> [Required action 1]
Reproduce the part of the passage on search in A.I. starting with "Further research into" and going on through "the ‘cultural search’.".
> [Required action 2]
Answer these questions from the passage on search in A.I.:
(a) In what year is Turing's Intelligent Machinery dated?
(b) How many invited overview papers did the journal's first issue contain?
(c) How many of the invited papers in this special issue consider search techniques?

*** Opening of Selected text ***

Further research into intelligence of machinery will probably be very greatly concerned with ‘searches’ …. They might very briefly be defined as ‘searches carried out by brains for combinations with particular properties’ … There is the genetical or evolutionary search by which a combination of genes is looked for, the criterion being survival value… The remaining form of search is what I should like to call the ‘cultural search’.

Alan Turing, Intelligent Machinery 1948

Search mechanisms of a wide variety were identified as a cornerstone of Artificial Intelligence (A.I.) at the field’s beginnings. Since then the use of population-based search techniques to create A.I. has grown exponentially, alongside their use for optimisation problems and other tasks. The first issue of this journal contained four invited overview papers of the topics I perceived to be its principle domain: three considered genetics-inspired search to design the widely adopted knowledge representations of fuzzy logic, neural networks and rule-based systems; and a fourth, which considered immune system-inspired search and representations. During the journal’s brief lifetime (and before) numerous other population-based search techniques and knowledge representations have continued to emerge and prove useful. The purpose of this special issue is to highlight just some of those new areas. Two of the invited papers consider search techniques and two consider knowledge representations. I hope they will inspire. And my sincere thanks to the authors for their efforts on behalf of the journal.

*** Close of Selected text ***
*** Opening of Extracted data ***

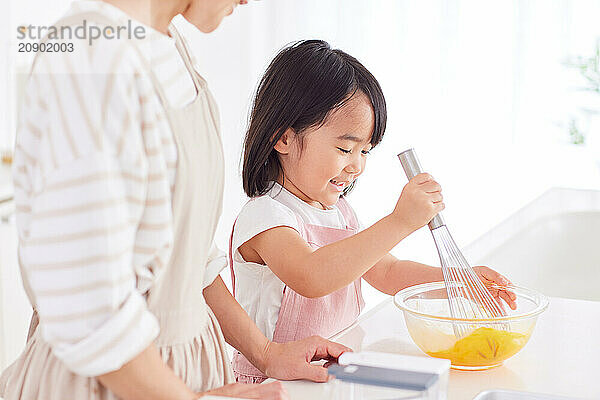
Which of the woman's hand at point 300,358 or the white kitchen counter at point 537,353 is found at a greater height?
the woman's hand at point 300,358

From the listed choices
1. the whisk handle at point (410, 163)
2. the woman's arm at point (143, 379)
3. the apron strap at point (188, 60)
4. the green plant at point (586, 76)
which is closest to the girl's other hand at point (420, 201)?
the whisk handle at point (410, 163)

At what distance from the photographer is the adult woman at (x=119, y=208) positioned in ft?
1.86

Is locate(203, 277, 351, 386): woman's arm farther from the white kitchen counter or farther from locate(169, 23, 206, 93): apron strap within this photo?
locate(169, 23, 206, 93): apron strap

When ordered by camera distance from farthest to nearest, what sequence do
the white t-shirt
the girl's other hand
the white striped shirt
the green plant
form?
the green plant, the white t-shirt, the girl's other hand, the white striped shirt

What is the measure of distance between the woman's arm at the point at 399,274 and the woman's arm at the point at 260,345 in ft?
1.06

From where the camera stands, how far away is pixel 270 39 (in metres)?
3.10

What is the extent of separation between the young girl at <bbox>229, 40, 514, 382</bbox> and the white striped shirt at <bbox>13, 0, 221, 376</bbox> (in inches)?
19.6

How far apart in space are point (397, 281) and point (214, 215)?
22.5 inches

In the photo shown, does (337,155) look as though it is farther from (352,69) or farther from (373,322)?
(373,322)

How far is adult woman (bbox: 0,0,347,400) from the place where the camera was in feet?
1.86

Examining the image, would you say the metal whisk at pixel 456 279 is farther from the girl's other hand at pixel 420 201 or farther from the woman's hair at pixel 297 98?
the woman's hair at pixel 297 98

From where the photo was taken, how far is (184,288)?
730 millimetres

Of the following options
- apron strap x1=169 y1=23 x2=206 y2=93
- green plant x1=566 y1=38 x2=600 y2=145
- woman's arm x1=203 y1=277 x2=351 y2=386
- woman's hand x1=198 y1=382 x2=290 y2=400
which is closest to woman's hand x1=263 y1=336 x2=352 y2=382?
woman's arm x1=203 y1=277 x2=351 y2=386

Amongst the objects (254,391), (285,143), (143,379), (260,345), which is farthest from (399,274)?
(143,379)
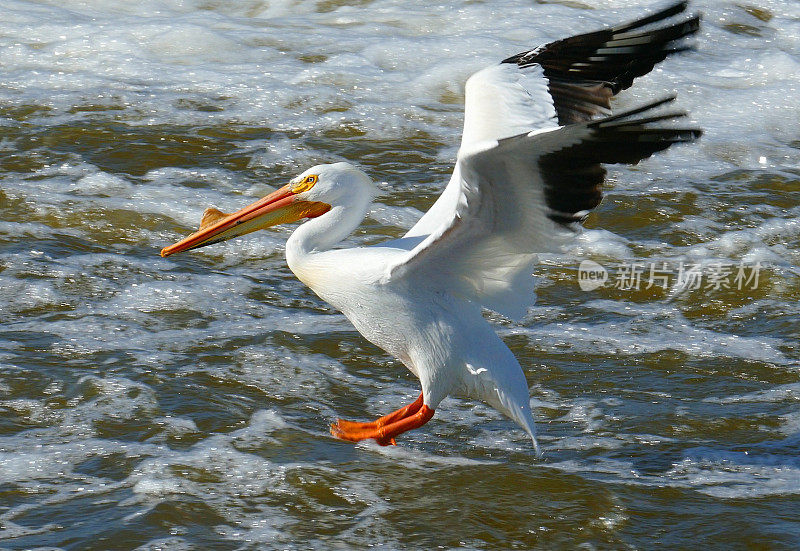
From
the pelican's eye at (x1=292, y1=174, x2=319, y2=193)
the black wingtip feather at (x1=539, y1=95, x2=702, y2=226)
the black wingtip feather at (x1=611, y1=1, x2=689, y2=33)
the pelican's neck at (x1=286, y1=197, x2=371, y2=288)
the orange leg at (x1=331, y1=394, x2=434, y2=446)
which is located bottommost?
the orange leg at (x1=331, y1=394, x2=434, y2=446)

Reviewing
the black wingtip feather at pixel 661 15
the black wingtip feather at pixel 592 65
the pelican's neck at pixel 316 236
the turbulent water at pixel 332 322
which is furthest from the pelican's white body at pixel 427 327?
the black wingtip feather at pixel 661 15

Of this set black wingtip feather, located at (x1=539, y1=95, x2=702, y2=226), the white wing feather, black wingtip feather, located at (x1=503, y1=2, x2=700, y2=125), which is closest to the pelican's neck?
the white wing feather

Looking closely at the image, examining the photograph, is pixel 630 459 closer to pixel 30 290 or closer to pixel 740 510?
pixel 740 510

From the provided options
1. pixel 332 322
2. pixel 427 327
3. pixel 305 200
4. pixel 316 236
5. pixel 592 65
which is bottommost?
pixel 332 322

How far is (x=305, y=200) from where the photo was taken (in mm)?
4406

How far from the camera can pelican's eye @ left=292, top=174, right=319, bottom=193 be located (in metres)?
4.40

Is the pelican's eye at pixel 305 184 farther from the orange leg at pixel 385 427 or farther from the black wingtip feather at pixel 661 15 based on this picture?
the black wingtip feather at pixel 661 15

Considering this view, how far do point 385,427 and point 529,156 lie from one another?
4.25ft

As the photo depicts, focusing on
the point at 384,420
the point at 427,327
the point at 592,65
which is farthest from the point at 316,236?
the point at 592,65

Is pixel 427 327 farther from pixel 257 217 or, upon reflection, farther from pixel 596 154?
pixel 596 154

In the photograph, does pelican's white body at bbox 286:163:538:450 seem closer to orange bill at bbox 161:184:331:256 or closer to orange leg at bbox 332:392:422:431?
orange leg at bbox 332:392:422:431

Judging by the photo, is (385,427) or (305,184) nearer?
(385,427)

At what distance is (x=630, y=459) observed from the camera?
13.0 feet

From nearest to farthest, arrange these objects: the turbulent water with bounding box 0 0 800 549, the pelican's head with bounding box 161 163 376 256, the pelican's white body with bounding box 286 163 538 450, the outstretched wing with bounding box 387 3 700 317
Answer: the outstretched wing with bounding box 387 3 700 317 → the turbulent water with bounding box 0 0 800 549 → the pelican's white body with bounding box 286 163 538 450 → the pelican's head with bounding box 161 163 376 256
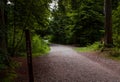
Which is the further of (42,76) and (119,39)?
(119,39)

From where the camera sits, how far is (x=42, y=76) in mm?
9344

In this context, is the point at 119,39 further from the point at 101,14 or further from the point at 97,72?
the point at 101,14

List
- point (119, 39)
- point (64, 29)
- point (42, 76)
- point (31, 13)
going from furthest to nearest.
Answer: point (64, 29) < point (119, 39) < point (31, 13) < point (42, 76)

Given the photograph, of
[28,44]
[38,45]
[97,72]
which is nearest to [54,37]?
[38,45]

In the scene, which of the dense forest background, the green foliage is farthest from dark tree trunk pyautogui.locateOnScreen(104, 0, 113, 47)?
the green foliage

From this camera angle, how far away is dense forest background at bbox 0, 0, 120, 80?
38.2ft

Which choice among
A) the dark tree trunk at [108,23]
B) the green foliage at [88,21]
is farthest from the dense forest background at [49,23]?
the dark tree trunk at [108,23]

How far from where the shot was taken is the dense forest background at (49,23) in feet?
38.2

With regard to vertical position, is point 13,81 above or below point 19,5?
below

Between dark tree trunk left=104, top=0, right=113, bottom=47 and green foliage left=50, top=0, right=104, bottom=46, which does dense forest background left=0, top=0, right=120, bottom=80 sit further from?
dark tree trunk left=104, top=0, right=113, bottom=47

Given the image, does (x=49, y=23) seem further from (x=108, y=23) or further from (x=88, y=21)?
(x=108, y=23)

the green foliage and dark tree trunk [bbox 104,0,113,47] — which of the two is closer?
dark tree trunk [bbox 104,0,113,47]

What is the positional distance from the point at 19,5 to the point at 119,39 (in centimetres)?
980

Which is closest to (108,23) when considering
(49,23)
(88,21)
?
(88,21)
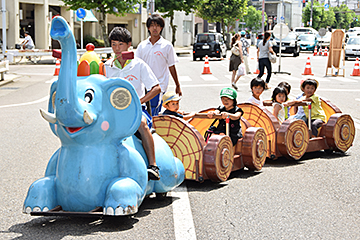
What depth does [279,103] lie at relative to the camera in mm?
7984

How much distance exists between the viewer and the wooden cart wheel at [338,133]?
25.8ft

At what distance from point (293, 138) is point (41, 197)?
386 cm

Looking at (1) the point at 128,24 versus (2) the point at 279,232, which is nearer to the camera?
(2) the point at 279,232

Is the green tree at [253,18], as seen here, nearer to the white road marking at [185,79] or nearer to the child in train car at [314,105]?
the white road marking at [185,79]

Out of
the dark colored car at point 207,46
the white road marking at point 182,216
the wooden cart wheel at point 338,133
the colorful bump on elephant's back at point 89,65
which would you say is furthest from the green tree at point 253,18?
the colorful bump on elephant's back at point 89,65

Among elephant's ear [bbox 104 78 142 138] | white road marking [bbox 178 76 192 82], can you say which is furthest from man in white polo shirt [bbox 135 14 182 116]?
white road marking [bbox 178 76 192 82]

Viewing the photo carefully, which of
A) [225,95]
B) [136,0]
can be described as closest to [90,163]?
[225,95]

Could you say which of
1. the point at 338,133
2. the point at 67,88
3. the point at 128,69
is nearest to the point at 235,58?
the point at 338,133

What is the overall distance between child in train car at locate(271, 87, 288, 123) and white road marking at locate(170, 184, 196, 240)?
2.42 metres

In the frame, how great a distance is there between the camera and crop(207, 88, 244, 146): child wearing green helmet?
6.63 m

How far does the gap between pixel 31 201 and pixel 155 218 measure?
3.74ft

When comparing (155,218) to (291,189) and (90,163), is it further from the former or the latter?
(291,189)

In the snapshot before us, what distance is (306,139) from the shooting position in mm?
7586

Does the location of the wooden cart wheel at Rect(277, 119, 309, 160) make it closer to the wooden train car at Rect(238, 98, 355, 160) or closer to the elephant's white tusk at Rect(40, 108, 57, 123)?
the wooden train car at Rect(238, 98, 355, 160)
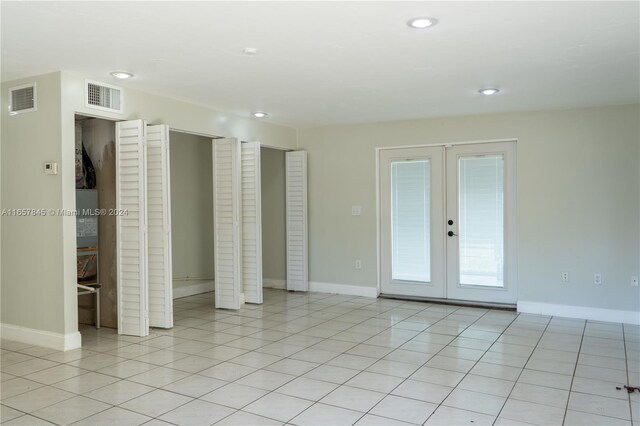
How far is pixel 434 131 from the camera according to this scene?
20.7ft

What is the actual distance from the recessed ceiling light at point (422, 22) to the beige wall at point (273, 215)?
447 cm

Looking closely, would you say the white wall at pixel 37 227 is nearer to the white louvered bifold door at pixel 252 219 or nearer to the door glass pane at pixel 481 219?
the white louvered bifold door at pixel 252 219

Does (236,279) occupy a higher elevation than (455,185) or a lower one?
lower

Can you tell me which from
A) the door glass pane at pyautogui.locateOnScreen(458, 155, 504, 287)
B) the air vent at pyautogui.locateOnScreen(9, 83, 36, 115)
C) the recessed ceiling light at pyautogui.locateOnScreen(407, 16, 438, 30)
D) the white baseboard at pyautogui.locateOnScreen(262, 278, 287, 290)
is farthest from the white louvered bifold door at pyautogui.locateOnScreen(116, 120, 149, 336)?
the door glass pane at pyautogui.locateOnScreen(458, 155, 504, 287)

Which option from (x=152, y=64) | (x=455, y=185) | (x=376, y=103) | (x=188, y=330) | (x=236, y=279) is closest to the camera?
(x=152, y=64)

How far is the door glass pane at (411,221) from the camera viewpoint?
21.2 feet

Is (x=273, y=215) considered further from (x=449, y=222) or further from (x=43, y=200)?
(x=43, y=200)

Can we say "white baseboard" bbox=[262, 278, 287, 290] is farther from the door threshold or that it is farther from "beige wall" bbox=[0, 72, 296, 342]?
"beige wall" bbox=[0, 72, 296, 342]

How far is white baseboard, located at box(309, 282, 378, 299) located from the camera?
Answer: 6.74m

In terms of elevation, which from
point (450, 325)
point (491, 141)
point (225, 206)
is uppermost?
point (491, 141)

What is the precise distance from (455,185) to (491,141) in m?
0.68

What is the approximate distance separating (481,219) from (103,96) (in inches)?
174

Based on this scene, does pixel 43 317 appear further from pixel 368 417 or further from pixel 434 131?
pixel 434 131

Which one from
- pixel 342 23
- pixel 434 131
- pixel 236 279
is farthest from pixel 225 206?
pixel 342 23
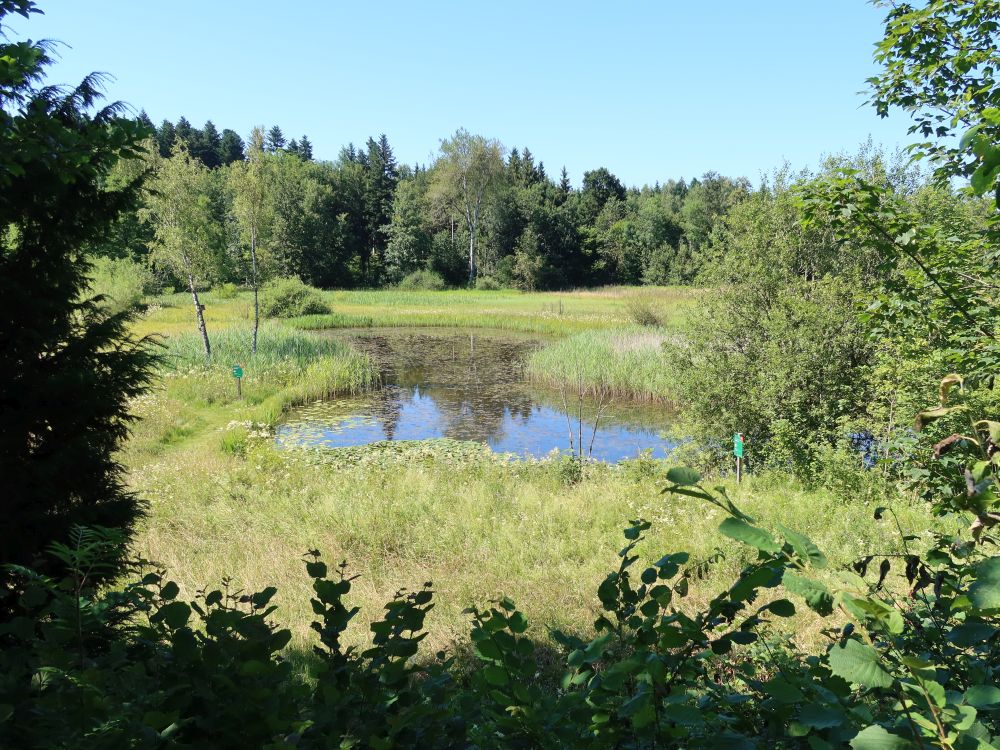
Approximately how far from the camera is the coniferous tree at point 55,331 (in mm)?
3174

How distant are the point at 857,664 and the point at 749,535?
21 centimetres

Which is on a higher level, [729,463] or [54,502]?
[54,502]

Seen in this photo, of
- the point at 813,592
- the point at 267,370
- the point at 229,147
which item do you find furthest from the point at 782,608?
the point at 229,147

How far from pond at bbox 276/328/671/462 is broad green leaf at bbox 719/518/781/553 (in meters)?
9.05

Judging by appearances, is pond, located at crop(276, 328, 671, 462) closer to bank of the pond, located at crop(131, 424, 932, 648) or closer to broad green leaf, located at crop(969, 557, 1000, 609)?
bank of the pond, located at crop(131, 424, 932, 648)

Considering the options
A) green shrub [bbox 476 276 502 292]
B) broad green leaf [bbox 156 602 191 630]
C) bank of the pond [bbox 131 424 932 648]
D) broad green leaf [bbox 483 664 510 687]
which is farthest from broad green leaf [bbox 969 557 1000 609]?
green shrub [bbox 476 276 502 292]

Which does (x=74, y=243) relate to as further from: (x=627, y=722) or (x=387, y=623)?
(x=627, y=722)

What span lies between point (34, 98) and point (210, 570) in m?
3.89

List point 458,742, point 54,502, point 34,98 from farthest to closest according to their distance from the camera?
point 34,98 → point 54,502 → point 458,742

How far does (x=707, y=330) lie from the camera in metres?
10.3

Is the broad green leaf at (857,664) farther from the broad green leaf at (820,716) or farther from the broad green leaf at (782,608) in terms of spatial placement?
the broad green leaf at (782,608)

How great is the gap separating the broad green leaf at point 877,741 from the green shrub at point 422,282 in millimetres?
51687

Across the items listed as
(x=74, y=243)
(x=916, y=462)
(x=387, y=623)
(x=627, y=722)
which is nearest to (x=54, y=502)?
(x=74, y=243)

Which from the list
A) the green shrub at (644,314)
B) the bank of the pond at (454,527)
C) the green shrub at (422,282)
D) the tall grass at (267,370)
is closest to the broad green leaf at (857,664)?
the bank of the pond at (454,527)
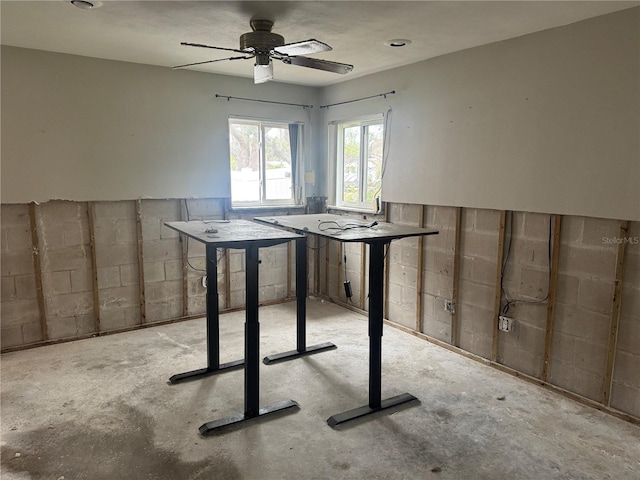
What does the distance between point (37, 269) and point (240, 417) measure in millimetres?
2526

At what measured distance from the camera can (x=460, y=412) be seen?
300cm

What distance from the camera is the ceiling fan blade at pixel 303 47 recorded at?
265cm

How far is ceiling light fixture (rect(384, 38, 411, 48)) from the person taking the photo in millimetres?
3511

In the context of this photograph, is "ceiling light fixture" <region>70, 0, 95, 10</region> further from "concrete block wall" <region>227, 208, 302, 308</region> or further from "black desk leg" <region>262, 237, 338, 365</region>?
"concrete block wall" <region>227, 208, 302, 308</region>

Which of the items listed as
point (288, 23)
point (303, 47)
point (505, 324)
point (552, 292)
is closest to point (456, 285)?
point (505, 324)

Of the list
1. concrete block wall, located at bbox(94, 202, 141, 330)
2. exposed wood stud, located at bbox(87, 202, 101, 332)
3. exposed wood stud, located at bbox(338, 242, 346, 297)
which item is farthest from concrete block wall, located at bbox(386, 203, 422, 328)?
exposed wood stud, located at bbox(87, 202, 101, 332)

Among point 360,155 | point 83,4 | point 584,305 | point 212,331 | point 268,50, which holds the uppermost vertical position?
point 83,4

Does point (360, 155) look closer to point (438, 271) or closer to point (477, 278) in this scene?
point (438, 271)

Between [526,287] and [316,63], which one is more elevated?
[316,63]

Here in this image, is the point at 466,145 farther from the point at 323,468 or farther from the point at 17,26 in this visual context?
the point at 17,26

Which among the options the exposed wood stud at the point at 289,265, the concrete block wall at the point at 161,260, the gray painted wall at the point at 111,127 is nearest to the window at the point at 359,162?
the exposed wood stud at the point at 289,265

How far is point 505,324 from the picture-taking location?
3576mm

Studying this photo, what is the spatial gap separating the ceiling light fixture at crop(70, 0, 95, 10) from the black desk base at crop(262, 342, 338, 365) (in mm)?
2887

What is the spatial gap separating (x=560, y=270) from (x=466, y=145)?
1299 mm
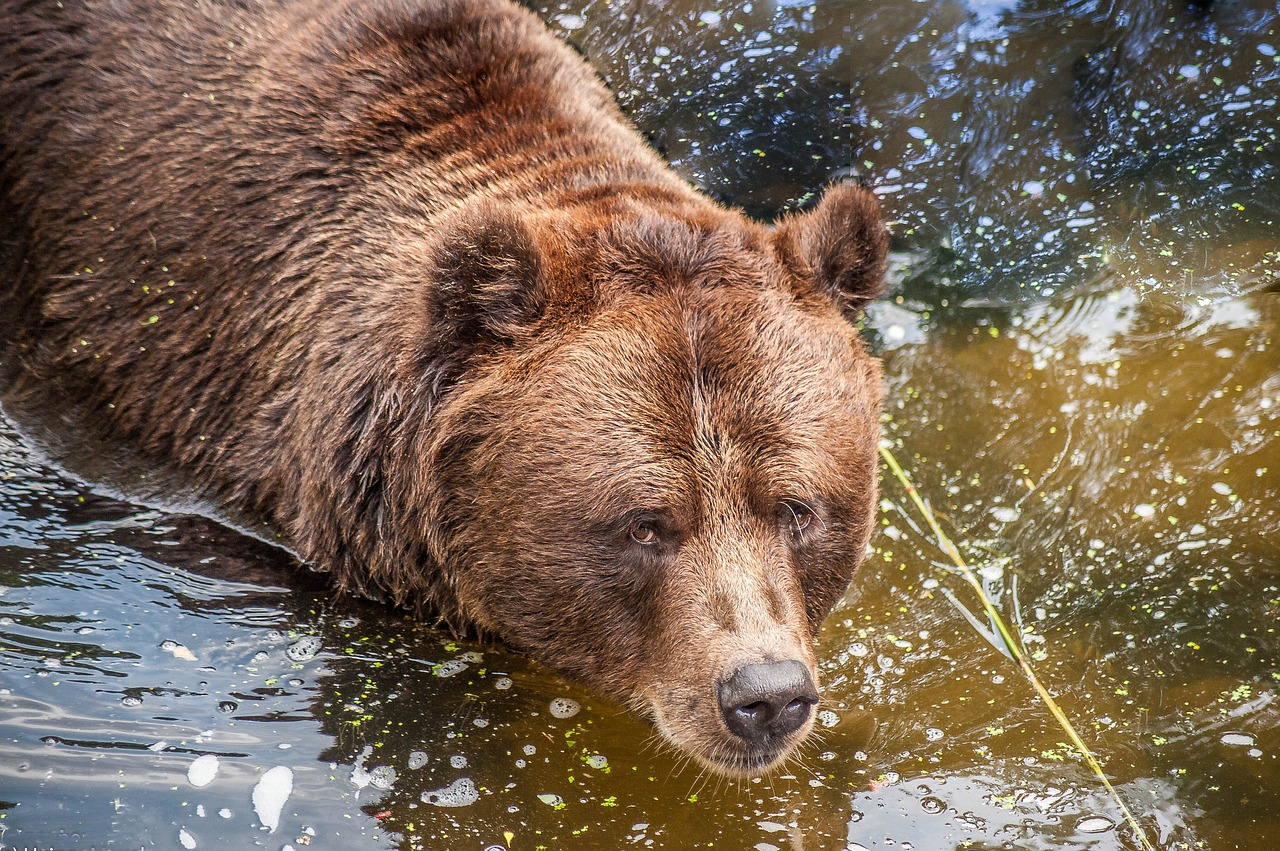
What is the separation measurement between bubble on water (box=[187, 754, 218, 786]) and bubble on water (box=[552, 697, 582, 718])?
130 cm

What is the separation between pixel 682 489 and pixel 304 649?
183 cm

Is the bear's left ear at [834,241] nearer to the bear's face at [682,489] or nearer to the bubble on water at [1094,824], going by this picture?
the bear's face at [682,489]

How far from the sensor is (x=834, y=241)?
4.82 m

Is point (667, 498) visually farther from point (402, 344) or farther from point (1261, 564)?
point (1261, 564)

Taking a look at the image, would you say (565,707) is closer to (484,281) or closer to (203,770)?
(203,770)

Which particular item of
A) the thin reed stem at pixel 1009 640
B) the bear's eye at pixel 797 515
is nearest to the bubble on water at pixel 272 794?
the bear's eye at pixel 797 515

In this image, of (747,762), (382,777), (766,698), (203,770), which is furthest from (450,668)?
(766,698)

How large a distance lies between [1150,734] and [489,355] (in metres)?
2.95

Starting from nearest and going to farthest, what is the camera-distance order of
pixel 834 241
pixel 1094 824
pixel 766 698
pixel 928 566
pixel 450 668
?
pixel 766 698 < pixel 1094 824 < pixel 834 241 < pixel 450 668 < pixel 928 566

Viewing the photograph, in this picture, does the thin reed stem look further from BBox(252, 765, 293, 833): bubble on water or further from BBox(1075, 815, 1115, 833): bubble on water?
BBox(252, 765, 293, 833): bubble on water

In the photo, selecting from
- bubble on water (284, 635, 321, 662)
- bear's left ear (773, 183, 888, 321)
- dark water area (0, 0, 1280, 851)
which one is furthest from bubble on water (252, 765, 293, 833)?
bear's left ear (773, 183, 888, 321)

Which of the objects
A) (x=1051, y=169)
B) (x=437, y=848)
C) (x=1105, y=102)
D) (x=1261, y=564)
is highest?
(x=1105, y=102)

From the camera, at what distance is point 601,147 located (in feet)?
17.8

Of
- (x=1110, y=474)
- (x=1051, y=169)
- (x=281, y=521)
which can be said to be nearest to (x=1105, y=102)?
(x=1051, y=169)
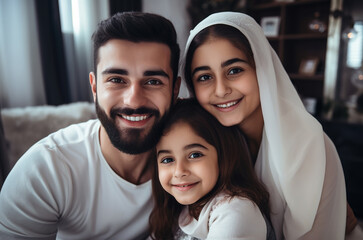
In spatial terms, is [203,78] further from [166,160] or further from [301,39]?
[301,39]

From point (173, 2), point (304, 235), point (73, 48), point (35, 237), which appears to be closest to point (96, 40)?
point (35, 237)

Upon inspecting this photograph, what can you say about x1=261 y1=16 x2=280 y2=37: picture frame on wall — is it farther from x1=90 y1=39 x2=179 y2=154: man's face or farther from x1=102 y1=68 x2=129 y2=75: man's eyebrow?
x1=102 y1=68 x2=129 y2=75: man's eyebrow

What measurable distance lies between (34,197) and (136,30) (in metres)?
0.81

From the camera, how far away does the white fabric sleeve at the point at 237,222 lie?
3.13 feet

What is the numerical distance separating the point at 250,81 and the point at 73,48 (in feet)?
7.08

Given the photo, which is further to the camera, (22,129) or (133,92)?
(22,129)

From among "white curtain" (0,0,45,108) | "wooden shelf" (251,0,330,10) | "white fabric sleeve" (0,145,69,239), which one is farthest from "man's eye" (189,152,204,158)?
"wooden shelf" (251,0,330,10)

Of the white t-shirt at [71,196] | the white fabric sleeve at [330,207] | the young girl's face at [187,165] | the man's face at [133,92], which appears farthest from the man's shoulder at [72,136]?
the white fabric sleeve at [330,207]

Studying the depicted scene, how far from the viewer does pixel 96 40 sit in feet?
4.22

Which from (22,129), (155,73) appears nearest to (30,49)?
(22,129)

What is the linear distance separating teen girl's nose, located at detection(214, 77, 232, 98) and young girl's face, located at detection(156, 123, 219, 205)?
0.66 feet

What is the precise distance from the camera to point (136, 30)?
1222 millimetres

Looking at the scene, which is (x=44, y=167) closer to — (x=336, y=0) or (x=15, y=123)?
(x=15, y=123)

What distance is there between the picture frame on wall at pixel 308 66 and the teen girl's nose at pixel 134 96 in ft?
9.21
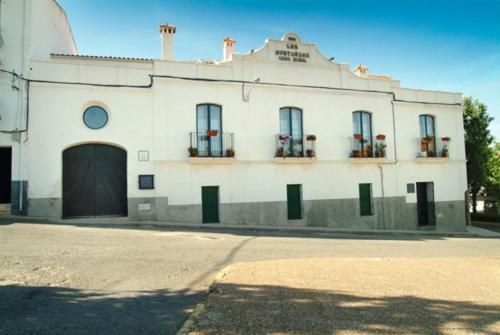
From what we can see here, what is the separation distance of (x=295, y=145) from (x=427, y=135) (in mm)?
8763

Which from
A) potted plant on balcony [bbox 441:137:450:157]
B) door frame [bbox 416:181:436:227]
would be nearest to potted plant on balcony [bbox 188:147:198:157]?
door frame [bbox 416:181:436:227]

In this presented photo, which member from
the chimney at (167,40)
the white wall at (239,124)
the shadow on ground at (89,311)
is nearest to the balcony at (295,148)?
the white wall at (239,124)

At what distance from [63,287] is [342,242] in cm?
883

*** Close of Extracted data ***

> [Response area 1]
Further research into intelligence of machinery will probably be very greatly concerned with ‘searches’ …. They might very briefly be defined as ‘searches carried out by brains for combinations with particular properties’ … There is the genetical or evolutionary search by which a combination of genes is looked for, the criterion being survival value… The remaining form of search is what I should like to call the ‘cultural search’.

> [Response area 2]
(a) 1948
(b) Four
(c) Two